___ 제시문

내 마음대로 네트워크 시리즈 - 7

김경준·2025년 12월 12일

네트워크

목록 보기

7/8

개요

AWS에 EKS를 띄우고, aws loadbalancer controller를 설치한 후 alb로 테스트를 진행해보자.

클러스터 만들기

소스코드: 디렉토리 12 참고

eksctl로 클러스터 설치

아래 yaml 파일로

apiVersion: eksctl.io/v1alpha5
kind: ClusterConfig

metadata:
  name: my-cluster
  region: ap-northeast-2
  version: "1.33"

availabilityZones: ["ap-northeast-2a", "ap-northeast-2c"]

vpc:
  clusterEndpoints:
    publicAccess: true  # kubectl exec를 위해 API 서버는 Public에서 접근 허용
    privateAccess: true
  nat:
    gateway: Single

# IAM OIDC 활성화 (LB 컨트롤러 등을 위해 필수)
iam:
  withOIDC: true

managedNodeGroups:
  # 1. Infra Node Group (모니터링, ingress controller 등)
  - name: infra
    instanceType: t3.medium
    minSize: 1
    maxSize: 2
    desiredCapacity: 1
    privateNetworking: true
    availabilityZones: ["ap-northeast-2a"]
    labels:
      role: infra

  # 2. Server Node Group (백엔드 API 등)

______
___ 참고 자료

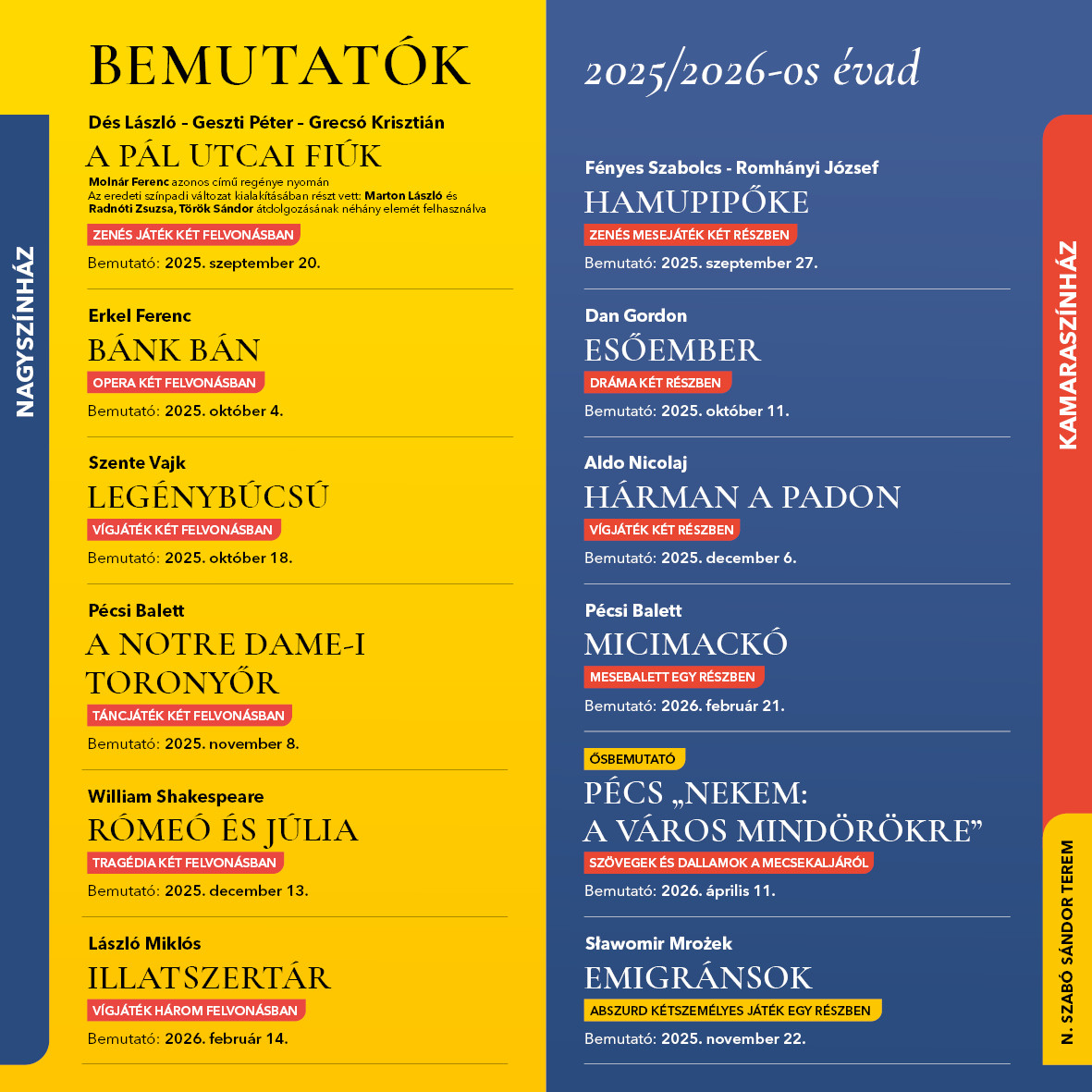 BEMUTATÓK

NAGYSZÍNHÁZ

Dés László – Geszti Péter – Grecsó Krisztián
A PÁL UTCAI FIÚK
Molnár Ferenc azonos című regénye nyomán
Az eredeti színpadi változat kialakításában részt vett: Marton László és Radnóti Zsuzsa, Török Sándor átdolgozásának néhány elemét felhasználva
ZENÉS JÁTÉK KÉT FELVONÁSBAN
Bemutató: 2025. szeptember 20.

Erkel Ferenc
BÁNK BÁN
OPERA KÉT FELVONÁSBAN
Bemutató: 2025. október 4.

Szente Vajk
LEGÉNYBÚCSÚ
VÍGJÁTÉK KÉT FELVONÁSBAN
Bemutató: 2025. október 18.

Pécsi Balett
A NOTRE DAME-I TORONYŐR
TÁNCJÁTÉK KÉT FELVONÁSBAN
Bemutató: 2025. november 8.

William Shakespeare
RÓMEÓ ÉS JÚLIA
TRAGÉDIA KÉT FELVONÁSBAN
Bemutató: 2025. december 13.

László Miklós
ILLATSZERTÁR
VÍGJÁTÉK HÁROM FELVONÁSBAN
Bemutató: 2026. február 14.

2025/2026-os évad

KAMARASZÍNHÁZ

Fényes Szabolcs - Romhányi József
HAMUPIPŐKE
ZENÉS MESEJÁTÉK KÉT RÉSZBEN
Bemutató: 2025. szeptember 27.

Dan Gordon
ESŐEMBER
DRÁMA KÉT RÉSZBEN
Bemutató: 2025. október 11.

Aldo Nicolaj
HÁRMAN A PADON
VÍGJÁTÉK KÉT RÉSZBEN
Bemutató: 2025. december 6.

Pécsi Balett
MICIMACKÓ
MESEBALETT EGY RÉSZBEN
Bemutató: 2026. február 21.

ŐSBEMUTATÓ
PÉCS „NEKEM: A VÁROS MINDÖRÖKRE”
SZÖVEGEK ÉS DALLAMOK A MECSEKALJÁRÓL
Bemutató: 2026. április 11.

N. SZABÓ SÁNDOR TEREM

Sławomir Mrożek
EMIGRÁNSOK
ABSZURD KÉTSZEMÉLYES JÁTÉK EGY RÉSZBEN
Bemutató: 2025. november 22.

______

◆ 연습 문제
a) 제시문에서 "- name: infra"부터 "(백엔드 API 등)"까지 포함하여 다시 쓰십시오. 이때 "t3.medium"을(를) "t3.large"(으)로 바꾸어 적으십시오.
b) 제시문을 바탕으로 다음 물음에 답하십시오.
(i) 클러스터 설정 파일에 지정된 region은 무엇입니까?
(ii) 설정 파일에서 version 항목의 값은 무엇입니까?
(iii) nat 항목 아래 gateway의 값은 무엇입니까?

◆ 문제 풀이
a)
- name: infra
    instanceType: t3.large
    minSize: 1
    maxSize: 2
    desiredCapacity: 1
    privateNetworking: true
    availabilityZones: ["ap-northeast-2a"]
    labels:
      role: infra

  # 2. Server Node Group (백엔드 API 등)

b)
(i) ap-northeast-2
(ii) "1.33"
(iii) Single